I use OpenVZ and it runs guests at native speed.

It is a little off the beaten path at it takes some effort to install. Support is kernel dependent and I am not sure there are .deb available for 9.04.

Usually you need to run an older kernel and / or path your own.

Openvz does not support BSD or Windows guests, and I bet most people here want to run Windows.

My advice if you want Openvz is to use Proxmox :

http://pve.proxmox.com/wiki/Main_Page

Here is a review :

https://www.montanalinux.org/proxmox-ve-review.html

----------


## juancarlospaco

i come here to say...
*
Just try OpenQRM 4.x installed on Ubuntu Server*

All-in-one enterprise grade web based Multi-Virtualization-Technology managment console

*OpenSource, Xen, KVM, VMWare ESXi, Citrix XenServer, Linux Vserver,
VMWare Server, VMWare Server2, i-SCSI, P2V, V2P, V2V, 
Drag&Drop Live Migration, Cloud Computing Ready, DHCP-In-Cloud, DNS-In-Cloud, 
Enterprise High Avaliability, Ready to deploy Image collection, 
Support for Local Servers&Storage, LVM2, Nagios2/3 Autoconfig, CloudApp ready,
NFS remote Storage, SSH, TFTPd, ...and large ETC.*

----------


## ysNoi

Is there a way how to access both files on Host and Guest OS..? How to copy files from Host to Guest OS or vice versa...?

----------


## bodhi.zazen

> Is there a way how to access both files on Host and Guest OS..? How to copy files from Host to Guest OS or vice versa...?


You can use almost any network protocol. ssh (scp), samba, nfs, ftp, http (one way), rsync.

scp and samba are probably most popular, nfs probably #3 .

----------


## RealG187

What's scp?

----------


## bodhi.zazen

> What's scp?


scp = secure copy.

If you have a ssh server running you can transfer files over the ssh protocol via scp.

If you like you can mount them locally, on Linux, with sshfs and use nautilus as a gui interface.

On windows you can use an application "winscp" which will again use a gui interface.

Thus , if you have ssh server installed anyways, might as well use it rather then ftp, nfs, samba, etc.

scp foo bodhi@secret_server.com:/home/bodhi/foo

scp is nice over the internet as it encrypts the data  :Twisted Evil:

----------


## RealG187

Doesn't nautilus mount FTP and Samba as local too? (Well not for my Yahoo! Hosting...)

### [Information supplied]
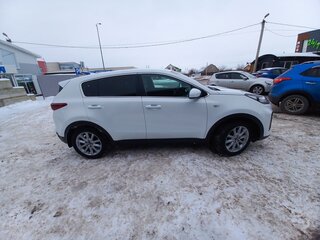 2018 Kia Sportage IV Рестайлинг, белый, 2000000 рублей, вид 4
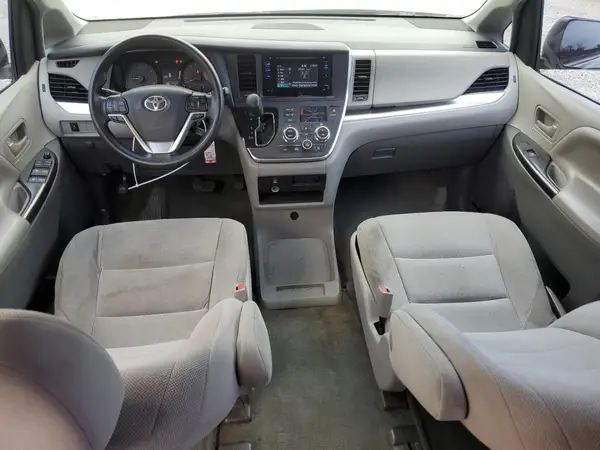 5TDZK3DC9GS728933 2016 TOYOTA SIENNA - Image 8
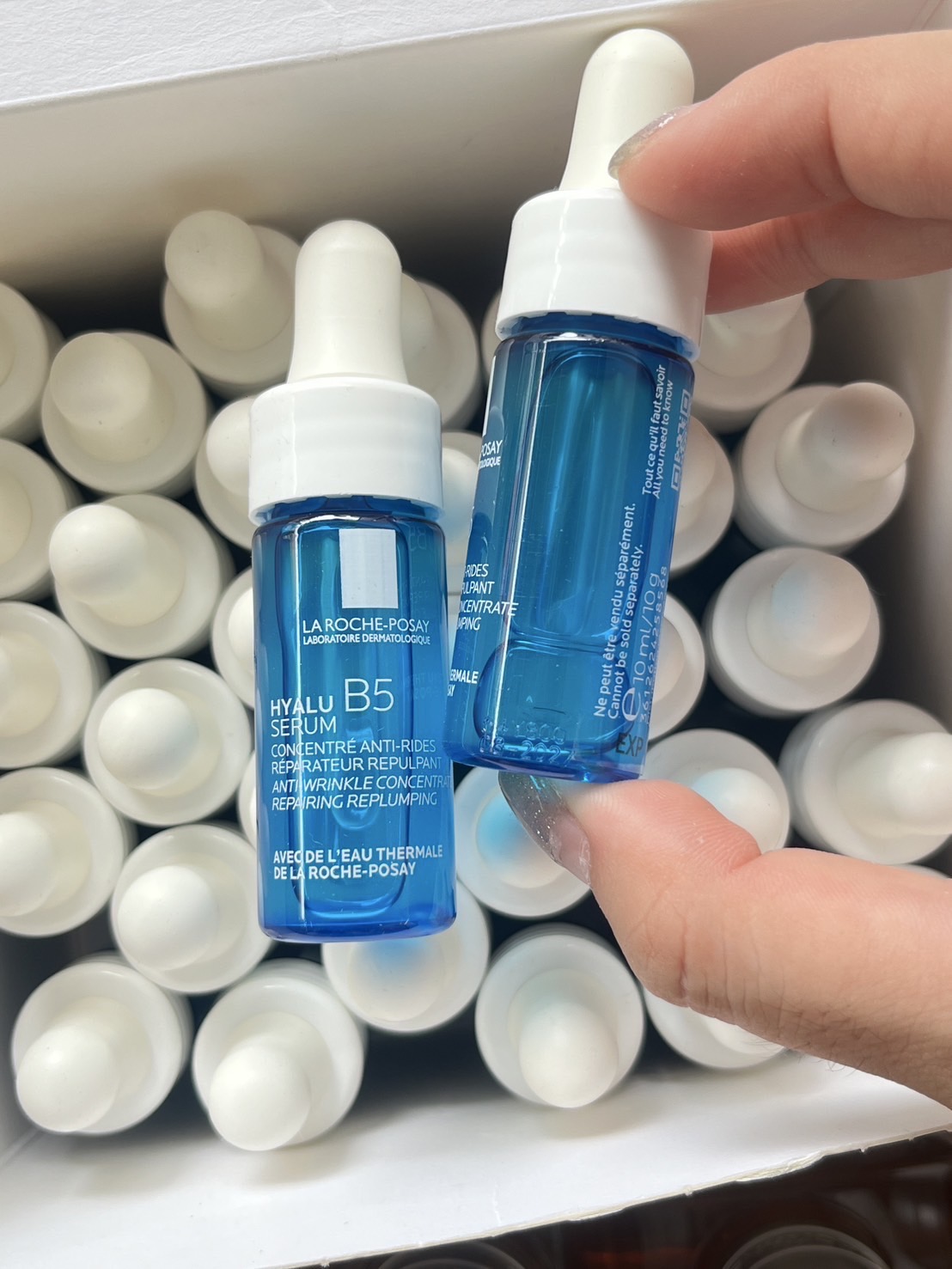 La Roche-Posay Hyalu B5 Serum 10ml (ขนาดทดลอง – No Box) เซรั่ม (1ขวด)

### [Actions to take]
(a) Which guest operating systems does the virtualization forum thread say OpenVZ does not support?
(b) Duplicate the part of the virtualization forum thread starting at "If you have a" and ending at "use a gui interface.".

### [Results of the tasks]
(a) BSD and Windows guests.

(b)
If you have a ssh server running you can transfer files over the ssh protocol via scp.

If you like you can mount them locally, on Linux, with sshfs and use nautilus as a gui interface.

On windows you can use an application "winscp" which will again use a gui interface.